- Exercise objective: Go through the data line by line from the top, retyping each exactly, and end with the line that contains "Mardis ER. A".

====

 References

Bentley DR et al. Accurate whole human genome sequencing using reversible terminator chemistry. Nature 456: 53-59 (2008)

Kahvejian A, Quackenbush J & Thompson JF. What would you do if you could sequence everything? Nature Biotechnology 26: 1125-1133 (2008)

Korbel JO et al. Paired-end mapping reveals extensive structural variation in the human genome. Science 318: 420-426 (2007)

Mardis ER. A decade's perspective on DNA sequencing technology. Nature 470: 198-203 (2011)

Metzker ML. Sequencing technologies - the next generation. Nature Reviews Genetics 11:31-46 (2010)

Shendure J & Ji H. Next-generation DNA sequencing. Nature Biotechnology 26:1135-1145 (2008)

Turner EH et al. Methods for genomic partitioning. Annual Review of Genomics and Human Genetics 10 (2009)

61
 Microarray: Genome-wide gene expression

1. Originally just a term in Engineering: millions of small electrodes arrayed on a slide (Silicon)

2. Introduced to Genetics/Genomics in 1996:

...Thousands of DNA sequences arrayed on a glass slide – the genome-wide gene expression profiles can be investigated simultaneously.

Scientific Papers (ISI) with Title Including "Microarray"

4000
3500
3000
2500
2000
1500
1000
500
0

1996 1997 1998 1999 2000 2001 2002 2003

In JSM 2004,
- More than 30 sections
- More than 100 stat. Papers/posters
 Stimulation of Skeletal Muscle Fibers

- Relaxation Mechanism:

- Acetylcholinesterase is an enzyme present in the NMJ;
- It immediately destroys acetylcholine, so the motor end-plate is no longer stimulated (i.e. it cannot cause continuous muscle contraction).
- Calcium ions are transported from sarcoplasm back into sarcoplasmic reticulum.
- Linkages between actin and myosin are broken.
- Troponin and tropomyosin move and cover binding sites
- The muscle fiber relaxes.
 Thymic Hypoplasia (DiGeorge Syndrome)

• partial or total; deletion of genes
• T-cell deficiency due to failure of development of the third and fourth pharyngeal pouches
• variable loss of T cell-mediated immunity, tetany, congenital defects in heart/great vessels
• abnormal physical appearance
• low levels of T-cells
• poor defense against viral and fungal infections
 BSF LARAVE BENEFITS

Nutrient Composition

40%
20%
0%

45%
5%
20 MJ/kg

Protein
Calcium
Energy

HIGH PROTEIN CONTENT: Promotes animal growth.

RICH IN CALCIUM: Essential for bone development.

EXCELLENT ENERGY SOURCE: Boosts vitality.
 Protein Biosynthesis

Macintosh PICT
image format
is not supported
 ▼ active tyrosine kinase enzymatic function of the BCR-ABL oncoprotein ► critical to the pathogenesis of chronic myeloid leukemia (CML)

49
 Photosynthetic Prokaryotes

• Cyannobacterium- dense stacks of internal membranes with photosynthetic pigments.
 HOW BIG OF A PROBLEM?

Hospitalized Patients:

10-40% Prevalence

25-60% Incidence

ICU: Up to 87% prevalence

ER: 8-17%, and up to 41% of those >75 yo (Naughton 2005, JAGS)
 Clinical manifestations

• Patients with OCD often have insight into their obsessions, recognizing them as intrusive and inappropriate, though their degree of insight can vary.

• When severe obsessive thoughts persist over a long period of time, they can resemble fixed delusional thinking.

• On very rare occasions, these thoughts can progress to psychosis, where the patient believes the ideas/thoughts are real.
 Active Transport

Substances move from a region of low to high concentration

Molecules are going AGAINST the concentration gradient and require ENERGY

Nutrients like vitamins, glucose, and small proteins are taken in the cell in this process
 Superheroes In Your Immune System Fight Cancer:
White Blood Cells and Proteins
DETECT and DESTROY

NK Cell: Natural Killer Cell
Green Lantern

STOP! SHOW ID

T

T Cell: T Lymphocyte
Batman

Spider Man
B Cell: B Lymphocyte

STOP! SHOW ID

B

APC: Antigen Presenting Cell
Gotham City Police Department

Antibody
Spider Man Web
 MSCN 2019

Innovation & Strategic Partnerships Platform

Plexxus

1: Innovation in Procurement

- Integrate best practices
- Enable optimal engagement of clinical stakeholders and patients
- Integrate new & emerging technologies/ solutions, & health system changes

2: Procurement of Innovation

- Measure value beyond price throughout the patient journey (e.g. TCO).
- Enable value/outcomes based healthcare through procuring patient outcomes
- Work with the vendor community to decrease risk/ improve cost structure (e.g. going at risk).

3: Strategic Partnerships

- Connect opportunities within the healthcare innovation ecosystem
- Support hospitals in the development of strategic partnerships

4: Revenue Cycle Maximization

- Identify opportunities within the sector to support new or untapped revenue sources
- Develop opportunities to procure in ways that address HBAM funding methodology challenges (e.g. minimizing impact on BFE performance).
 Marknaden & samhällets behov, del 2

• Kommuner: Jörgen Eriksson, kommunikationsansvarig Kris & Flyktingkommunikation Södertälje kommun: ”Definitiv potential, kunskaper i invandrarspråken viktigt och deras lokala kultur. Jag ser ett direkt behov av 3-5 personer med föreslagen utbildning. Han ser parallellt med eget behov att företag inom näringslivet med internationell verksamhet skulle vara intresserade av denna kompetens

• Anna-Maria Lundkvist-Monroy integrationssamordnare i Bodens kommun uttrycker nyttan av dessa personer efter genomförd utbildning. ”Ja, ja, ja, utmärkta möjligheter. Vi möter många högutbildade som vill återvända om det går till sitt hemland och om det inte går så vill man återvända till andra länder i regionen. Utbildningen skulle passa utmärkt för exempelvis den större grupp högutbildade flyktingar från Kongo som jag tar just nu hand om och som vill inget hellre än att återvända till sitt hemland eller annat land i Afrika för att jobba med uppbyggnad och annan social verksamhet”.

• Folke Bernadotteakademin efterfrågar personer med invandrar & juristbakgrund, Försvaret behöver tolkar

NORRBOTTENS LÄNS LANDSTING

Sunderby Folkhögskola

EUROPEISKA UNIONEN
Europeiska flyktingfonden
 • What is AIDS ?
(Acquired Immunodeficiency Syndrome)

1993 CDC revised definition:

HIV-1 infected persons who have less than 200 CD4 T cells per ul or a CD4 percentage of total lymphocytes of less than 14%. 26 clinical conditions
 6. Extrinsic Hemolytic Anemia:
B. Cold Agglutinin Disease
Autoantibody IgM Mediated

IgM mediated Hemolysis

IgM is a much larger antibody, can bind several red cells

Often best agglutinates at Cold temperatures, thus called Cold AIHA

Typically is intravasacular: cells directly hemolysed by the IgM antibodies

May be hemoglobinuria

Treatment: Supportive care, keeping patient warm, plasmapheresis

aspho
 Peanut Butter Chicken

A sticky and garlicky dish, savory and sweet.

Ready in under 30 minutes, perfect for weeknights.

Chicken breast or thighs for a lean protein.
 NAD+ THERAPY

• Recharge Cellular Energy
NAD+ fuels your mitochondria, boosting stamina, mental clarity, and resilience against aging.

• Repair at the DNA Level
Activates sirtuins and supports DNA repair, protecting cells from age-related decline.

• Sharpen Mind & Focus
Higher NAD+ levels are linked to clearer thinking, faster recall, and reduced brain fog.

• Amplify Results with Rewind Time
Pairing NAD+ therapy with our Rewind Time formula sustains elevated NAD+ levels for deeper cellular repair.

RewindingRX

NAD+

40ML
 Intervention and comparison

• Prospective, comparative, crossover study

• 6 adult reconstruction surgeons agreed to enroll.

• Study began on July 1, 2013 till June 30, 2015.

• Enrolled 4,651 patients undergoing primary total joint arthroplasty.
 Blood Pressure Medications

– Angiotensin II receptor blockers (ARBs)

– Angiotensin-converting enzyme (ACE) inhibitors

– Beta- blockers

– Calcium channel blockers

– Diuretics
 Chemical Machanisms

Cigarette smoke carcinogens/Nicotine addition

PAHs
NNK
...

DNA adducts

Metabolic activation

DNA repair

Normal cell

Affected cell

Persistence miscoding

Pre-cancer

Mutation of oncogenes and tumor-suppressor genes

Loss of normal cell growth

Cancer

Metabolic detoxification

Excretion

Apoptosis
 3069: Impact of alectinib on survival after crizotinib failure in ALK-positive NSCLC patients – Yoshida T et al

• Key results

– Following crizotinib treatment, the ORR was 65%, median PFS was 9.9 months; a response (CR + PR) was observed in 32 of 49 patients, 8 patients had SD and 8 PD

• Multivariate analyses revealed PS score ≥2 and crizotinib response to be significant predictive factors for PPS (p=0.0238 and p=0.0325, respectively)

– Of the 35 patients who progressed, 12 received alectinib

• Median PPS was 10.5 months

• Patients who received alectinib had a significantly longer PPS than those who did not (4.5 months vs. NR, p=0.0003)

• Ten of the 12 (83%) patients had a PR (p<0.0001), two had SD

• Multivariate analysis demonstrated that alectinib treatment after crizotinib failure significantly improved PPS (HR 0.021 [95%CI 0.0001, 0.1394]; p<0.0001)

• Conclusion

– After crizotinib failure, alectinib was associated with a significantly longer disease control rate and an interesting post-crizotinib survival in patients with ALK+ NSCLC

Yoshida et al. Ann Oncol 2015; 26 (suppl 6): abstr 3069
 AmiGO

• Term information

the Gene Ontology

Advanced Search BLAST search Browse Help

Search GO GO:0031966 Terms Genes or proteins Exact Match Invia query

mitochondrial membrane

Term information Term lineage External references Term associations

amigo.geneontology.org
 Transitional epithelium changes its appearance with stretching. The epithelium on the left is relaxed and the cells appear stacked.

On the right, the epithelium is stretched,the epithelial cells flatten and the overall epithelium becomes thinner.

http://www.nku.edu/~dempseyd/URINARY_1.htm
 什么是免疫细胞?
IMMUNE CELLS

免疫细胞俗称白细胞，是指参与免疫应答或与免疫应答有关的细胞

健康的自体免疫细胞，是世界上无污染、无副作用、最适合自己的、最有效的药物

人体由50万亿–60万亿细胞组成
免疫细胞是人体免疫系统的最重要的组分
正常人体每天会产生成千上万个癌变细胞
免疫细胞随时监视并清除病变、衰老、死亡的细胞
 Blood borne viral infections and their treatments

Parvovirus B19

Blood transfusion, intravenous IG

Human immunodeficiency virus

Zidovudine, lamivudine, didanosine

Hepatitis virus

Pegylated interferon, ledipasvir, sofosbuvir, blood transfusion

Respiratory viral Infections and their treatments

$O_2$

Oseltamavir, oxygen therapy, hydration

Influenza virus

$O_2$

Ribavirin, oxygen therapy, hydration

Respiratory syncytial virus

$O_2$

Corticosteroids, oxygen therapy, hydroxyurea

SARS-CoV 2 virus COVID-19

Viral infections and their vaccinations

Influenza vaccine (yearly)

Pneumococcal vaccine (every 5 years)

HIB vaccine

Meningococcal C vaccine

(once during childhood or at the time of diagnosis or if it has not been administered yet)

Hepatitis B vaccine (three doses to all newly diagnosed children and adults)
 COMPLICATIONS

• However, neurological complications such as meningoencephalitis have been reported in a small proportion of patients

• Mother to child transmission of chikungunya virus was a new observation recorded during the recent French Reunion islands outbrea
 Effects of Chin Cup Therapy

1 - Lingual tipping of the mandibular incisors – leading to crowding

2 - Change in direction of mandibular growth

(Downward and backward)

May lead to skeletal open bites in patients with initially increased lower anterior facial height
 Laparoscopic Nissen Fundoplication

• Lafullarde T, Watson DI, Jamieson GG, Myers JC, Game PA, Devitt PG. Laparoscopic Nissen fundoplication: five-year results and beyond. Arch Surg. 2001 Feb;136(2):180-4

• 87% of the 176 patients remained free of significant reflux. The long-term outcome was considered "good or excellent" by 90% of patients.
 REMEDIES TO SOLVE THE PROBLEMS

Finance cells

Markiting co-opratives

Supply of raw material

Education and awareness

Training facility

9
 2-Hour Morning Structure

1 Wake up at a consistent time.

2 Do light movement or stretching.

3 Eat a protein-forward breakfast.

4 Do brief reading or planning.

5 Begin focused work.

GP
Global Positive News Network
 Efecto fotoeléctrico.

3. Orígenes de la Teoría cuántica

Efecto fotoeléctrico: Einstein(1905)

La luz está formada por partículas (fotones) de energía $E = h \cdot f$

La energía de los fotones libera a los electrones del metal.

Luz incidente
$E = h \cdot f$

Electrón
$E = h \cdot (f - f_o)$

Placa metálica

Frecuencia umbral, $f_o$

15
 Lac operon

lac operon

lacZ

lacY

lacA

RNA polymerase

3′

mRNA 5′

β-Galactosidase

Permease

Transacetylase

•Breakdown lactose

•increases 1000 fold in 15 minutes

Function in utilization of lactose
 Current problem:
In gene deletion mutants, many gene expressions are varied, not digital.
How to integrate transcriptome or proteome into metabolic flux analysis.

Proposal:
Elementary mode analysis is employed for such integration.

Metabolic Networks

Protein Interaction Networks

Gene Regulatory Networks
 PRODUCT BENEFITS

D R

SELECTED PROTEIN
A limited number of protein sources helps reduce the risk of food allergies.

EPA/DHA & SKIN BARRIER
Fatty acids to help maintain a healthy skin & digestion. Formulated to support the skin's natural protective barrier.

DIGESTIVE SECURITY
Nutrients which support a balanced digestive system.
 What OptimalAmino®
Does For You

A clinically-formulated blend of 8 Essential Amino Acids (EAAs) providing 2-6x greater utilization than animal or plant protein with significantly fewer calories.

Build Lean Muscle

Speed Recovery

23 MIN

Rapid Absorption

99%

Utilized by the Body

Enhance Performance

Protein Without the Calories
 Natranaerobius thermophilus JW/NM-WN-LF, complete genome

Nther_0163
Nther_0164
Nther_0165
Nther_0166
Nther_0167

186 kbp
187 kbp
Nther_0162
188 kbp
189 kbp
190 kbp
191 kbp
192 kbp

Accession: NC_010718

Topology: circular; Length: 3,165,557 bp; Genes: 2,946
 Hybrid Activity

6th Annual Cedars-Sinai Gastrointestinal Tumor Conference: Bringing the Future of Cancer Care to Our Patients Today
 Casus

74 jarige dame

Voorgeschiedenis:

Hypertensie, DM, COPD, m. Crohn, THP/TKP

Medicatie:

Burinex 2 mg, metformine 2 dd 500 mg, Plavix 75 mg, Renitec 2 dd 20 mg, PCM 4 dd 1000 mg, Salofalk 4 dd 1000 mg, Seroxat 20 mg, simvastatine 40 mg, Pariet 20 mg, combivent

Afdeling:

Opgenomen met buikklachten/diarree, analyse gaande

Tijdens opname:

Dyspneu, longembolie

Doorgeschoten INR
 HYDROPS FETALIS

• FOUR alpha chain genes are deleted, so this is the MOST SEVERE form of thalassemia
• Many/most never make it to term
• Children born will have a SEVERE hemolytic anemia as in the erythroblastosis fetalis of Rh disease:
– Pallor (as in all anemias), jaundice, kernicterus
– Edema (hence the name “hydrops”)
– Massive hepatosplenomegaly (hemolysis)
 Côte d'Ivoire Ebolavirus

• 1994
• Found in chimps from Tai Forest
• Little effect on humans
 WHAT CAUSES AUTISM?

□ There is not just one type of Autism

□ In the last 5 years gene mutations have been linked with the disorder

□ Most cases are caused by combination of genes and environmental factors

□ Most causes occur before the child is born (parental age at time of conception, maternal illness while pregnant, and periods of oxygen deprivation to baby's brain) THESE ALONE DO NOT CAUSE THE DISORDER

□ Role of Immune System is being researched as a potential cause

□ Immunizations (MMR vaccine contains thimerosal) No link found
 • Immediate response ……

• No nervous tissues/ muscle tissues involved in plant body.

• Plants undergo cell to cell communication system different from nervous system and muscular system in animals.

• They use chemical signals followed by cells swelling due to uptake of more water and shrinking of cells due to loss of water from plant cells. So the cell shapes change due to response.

====

- Expected output:
 References

Bentley DR et al. Accurate whole human genome sequencing using reversible terminator chemistry. Nature 456: 53-59 (2008)

Kahvejian A, Quackenbush J & Thompson JF. What would you do if you could sequence everything? Nature Biotechnology 26: 1125-1133 (2008)

Korbel JO et al. Paired-end mapping reveals extensive structural variation in the human genome. Science 318: 420-426 (2007)

Mardis ER. A decade's perspective on DNA sequencing technology. Nature 470: 198-203 (2011)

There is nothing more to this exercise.